Article Text
Abstract
Objective Approximately 15%–20% of patients with Guillain-Barré syndrome (GBS) are unable to walk independently at 6 months from the onset of neurological symptom. The modified Erasmus GBS outcome score (mEGOS) has been reported as a prognostic tool.
Herein we investigated the association between a poor outcome, inability to walk independently at 6 months and presence of antiganglioside antibodies.

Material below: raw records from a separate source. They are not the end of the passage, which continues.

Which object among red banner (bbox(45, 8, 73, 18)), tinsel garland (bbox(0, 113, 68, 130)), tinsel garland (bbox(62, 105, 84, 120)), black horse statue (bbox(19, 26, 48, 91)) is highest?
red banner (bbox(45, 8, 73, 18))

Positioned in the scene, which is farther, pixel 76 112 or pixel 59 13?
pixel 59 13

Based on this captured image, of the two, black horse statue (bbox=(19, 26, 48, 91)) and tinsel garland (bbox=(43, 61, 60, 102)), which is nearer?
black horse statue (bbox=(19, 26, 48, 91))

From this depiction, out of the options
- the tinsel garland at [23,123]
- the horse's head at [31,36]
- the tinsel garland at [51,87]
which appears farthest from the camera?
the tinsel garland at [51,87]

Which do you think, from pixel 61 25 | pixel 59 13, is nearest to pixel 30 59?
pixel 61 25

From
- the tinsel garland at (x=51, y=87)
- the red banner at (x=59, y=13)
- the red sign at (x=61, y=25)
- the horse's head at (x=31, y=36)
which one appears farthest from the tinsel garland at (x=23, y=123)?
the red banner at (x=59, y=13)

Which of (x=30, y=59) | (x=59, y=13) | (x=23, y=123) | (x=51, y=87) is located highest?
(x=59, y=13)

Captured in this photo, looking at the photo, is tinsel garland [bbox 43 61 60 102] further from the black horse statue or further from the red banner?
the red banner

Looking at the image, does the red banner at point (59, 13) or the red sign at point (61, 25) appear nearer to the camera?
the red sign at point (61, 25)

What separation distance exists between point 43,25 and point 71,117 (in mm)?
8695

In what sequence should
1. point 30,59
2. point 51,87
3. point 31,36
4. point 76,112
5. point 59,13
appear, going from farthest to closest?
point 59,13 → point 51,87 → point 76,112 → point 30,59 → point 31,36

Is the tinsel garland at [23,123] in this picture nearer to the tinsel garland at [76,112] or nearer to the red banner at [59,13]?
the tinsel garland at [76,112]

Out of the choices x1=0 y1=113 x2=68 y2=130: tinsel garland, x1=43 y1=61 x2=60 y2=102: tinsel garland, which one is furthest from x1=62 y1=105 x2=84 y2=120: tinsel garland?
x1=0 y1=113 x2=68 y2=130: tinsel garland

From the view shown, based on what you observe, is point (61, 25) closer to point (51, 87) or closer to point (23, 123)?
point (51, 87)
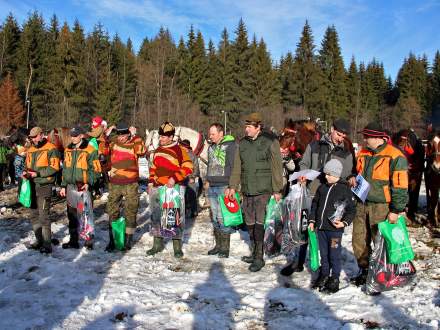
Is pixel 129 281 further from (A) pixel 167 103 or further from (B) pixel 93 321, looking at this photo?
(A) pixel 167 103

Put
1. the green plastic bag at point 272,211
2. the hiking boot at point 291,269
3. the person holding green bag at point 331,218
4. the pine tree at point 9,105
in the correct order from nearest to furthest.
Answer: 1. the person holding green bag at point 331,218
2. the hiking boot at point 291,269
3. the green plastic bag at point 272,211
4. the pine tree at point 9,105

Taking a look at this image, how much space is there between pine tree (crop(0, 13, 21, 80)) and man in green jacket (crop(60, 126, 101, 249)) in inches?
1807

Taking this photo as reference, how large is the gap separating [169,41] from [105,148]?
48.0m

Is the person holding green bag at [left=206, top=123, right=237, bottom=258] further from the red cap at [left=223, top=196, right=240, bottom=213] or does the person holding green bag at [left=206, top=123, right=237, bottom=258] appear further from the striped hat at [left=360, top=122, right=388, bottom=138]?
the striped hat at [left=360, top=122, right=388, bottom=138]

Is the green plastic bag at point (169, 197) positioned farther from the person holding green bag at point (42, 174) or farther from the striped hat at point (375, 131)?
the striped hat at point (375, 131)

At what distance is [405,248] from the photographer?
467cm

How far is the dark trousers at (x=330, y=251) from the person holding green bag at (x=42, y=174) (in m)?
4.12


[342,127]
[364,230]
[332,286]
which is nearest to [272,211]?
[364,230]

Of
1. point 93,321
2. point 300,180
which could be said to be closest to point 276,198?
point 300,180

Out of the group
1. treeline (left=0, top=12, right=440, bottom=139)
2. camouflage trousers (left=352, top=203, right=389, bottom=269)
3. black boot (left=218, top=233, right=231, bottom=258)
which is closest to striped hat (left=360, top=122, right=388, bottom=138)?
camouflage trousers (left=352, top=203, right=389, bottom=269)

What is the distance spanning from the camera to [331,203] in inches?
192

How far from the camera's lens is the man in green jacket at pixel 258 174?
5773mm

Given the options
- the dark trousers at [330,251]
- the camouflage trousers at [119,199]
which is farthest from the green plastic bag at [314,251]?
the camouflage trousers at [119,199]

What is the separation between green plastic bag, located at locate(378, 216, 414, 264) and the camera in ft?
15.3
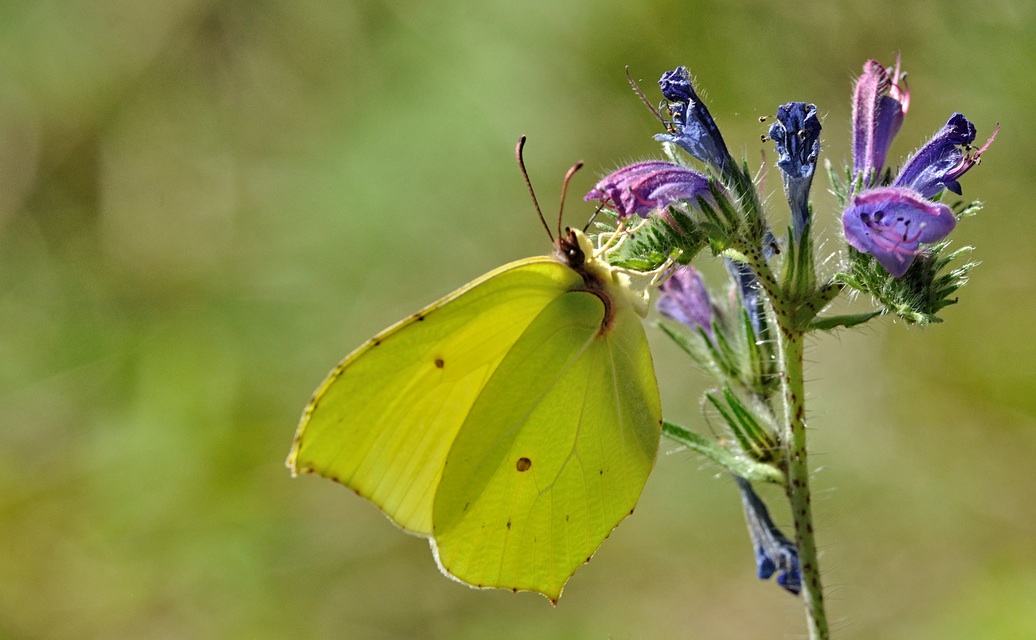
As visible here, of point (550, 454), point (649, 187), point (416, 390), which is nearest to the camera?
point (649, 187)

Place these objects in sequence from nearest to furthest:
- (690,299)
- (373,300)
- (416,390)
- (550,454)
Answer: (416,390) → (550,454) → (690,299) → (373,300)

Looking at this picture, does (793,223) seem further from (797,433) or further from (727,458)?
(727,458)

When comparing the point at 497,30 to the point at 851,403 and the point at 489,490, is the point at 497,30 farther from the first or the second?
the point at 489,490

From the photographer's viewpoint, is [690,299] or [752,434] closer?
[752,434]

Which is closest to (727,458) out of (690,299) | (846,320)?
(846,320)

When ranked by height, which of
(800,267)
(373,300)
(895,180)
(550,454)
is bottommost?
(373,300)

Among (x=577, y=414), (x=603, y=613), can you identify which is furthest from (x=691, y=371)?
(x=577, y=414)

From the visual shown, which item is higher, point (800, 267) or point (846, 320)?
point (800, 267)

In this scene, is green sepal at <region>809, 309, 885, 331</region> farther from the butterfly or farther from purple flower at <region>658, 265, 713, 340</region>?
purple flower at <region>658, 265, 713, 340</region>

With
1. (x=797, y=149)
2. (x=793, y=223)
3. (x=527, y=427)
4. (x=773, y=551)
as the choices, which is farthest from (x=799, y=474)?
(x=797, y=149)
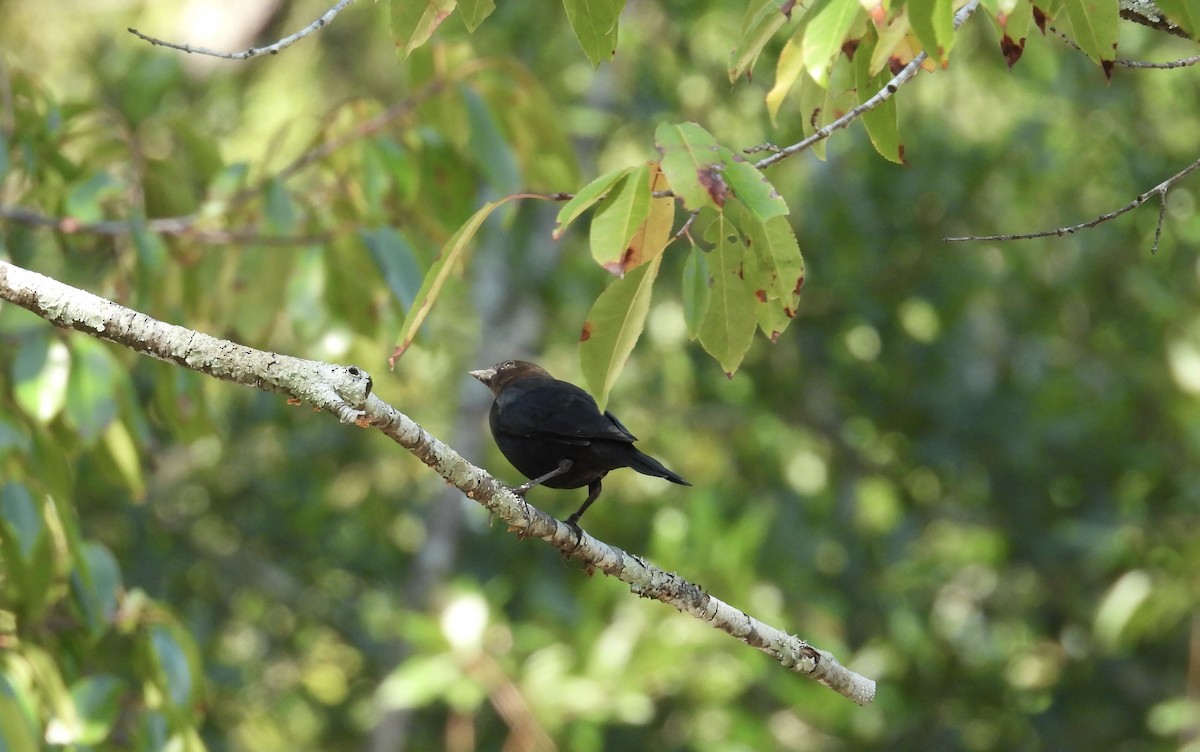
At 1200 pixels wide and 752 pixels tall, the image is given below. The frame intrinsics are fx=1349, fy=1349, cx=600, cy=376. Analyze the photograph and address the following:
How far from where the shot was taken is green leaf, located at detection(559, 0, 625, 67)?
7.26ft

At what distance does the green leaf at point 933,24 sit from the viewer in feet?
6.36

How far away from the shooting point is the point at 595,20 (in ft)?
7.30

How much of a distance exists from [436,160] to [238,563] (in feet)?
15.4

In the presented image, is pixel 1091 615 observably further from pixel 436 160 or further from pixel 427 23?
pixel 427 23

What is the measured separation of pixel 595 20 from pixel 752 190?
449 mm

Methods The clinical and serological data of 177 patients with GBS were retrospectively collected in Japan to assess the associations between a poor outcome and serum IgG antibodies against each ganglioside (GM1, GD1a, GalNAc-GD1a, GQ1b and GT1a). In addition, we investigated whether the combination of mEGOS and serum IgG antibodies against gangliosides is useful in predicting a poor outcome.
Results The patients with IgG anti-GD1a antibodies more frequently showed poor outcomes than those without these antibodies (9 (36%) of 25 vs 8 (6%) of 127 patients, p<0.001). Particularly, 80% showed a poor outcome when they had both serum IgG anti-GD1a antibody and a high mEGOS of ≥10 on day 7 of admission.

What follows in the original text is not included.